Дома было хорошо. Он знал, что правильно сделал, когда завел собственный домишко на Фонтанке о трех прекрасных этажах. Царский Елагинский дворец оставался на лето да разве что на осень, зимой же – ты у себя дома!.. Было ведь и предчувствие: не вечны царские милости…
– Оленька? Как же я останусь дома, если у меня грядет совещание по Западному краю?..
Слезы в ответ.
– По нашему краю. Там и Колноберже, и Машино гнездышко…
Ну чем не довод? Маша, старшая дочь, стала Марией фон Бок, у нее появилось свое гнездо в том же Ковенском уезде. Уж если не для всей России – для себя-то можно порадеть?

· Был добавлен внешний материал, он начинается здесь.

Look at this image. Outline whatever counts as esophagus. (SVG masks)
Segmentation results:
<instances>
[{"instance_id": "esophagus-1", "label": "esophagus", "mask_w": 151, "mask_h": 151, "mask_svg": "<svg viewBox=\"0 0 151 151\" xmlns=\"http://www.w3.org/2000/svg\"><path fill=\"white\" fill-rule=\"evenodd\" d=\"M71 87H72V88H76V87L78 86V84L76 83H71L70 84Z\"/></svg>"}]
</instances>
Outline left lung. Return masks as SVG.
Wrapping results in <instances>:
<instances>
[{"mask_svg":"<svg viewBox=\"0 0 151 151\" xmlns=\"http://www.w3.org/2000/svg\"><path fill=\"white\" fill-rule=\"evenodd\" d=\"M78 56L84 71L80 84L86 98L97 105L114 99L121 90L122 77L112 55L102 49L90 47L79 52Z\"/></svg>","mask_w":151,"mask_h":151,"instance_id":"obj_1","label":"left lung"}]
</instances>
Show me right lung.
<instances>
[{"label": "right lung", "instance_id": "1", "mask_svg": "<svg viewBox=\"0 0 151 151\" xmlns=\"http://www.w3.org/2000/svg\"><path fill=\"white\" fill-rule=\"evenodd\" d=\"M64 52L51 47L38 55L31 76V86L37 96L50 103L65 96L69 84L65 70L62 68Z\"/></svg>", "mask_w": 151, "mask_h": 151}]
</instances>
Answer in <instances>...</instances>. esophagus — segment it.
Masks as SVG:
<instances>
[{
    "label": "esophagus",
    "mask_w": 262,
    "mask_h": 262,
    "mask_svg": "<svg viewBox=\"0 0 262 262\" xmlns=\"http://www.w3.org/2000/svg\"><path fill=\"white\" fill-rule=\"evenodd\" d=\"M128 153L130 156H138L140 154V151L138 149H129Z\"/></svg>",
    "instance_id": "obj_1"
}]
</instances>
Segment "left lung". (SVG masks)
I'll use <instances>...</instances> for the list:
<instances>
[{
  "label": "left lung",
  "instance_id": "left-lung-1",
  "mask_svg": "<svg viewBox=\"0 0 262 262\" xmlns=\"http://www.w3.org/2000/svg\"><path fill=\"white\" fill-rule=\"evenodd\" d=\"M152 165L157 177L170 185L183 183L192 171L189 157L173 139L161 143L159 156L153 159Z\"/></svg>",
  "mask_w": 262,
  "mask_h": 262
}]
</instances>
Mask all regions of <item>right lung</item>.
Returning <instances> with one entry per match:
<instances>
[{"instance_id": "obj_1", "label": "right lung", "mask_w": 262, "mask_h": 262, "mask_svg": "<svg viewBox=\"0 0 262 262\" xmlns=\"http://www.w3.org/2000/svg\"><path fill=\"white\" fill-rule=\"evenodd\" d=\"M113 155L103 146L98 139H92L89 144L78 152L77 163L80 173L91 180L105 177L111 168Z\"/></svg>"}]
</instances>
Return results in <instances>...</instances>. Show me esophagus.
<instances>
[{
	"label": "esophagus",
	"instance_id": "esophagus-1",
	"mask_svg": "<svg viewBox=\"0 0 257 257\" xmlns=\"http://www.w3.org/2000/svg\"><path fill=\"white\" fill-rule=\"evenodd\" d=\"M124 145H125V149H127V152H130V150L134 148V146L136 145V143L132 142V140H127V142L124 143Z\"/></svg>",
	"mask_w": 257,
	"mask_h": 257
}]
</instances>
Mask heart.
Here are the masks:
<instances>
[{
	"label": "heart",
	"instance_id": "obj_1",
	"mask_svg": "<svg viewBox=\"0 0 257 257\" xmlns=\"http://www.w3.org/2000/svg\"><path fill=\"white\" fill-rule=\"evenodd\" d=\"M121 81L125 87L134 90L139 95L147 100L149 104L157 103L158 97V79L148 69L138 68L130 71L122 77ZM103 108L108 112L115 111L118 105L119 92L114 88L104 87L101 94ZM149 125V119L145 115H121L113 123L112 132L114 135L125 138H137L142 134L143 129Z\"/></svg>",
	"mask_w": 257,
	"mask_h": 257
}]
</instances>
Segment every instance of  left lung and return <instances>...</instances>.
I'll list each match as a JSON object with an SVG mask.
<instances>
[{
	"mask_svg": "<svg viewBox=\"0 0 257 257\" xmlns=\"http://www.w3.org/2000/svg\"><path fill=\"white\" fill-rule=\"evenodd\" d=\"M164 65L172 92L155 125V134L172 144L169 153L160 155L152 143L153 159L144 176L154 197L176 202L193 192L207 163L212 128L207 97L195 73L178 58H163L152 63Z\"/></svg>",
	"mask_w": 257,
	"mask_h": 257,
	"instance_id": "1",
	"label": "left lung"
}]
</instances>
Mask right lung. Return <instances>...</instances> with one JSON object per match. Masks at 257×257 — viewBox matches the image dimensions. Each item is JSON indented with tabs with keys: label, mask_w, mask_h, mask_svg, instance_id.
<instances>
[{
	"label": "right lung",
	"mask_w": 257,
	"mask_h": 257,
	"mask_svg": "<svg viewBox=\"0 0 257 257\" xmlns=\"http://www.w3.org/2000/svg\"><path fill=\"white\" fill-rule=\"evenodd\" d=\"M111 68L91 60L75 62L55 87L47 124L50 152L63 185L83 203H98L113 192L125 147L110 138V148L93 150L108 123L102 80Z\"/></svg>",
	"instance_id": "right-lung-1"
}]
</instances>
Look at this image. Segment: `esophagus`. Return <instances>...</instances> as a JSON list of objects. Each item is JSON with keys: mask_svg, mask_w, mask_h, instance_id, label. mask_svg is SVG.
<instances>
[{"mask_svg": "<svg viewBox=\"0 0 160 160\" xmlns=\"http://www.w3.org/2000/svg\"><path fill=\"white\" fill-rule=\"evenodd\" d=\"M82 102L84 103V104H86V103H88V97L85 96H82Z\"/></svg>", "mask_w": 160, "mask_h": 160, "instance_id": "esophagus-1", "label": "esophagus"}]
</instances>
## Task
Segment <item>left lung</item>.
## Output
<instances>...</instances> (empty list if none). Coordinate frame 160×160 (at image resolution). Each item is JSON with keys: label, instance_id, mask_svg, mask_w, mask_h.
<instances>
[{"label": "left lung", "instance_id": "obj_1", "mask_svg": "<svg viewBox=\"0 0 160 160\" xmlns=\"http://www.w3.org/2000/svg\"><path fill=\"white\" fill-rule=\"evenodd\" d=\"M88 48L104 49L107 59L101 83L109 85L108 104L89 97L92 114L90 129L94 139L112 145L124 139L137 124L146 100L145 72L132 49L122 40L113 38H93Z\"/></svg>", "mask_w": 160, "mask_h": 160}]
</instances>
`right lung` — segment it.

Довод, который мог убедить любую женщину. Только не Ольгу Борисовну, урожденную Нейдгардт. Но она слишком хорошо знала своего суженого.
Вначале служба – потом семья.
Вначале дело – потом безделье.
И уж тем более какая-то хвороба…
– Оленька, совещание так себе, но мое присутствие необходимо. Мало что и премьер, так еще и ковенский помещик. Чего доброго, опять в неуважении к полякам обвинят – то бишь в национализме русском… Нет более страшного преступления!
Она видела, что слезы не помогут. Мигнула заглядывавшим в двери дочерям. Те знали, что делать. В пропахших лекарствами, уже для него привычных апартаментах опять ночевал доктор Карл Иванович. Конечно, за ним могли бы сбегать хоть Лена, хоть Ара, но закулдыбала-то все-таки Наташа. Во-первых, она упорно училась ходить, во-вторых, кого же не тронет столь самоотверженная привязанность? Не учла только Ольга Борисовна: на своих полуногах Наташе быстро не обернуться…
Пока свирепый Карл Иванович одевался спросонья, пока ополаскивал лицо да по-стариковски ругал «болезную», чтоб не слишком трудила ножки, уже картинку он застал уморительную: в подушку плакала Ольга Борисовна, в сторонке, обнявшись, сгрудились дочки, камердинер облачал верхнюю часть Петра Аркадьевича, а рядом в щегольской кожаной куртке стоял шофер и докладывал:
– Петр Аркадьевич, я машину загодя прогрел… так что в салоне теплынь-тепло…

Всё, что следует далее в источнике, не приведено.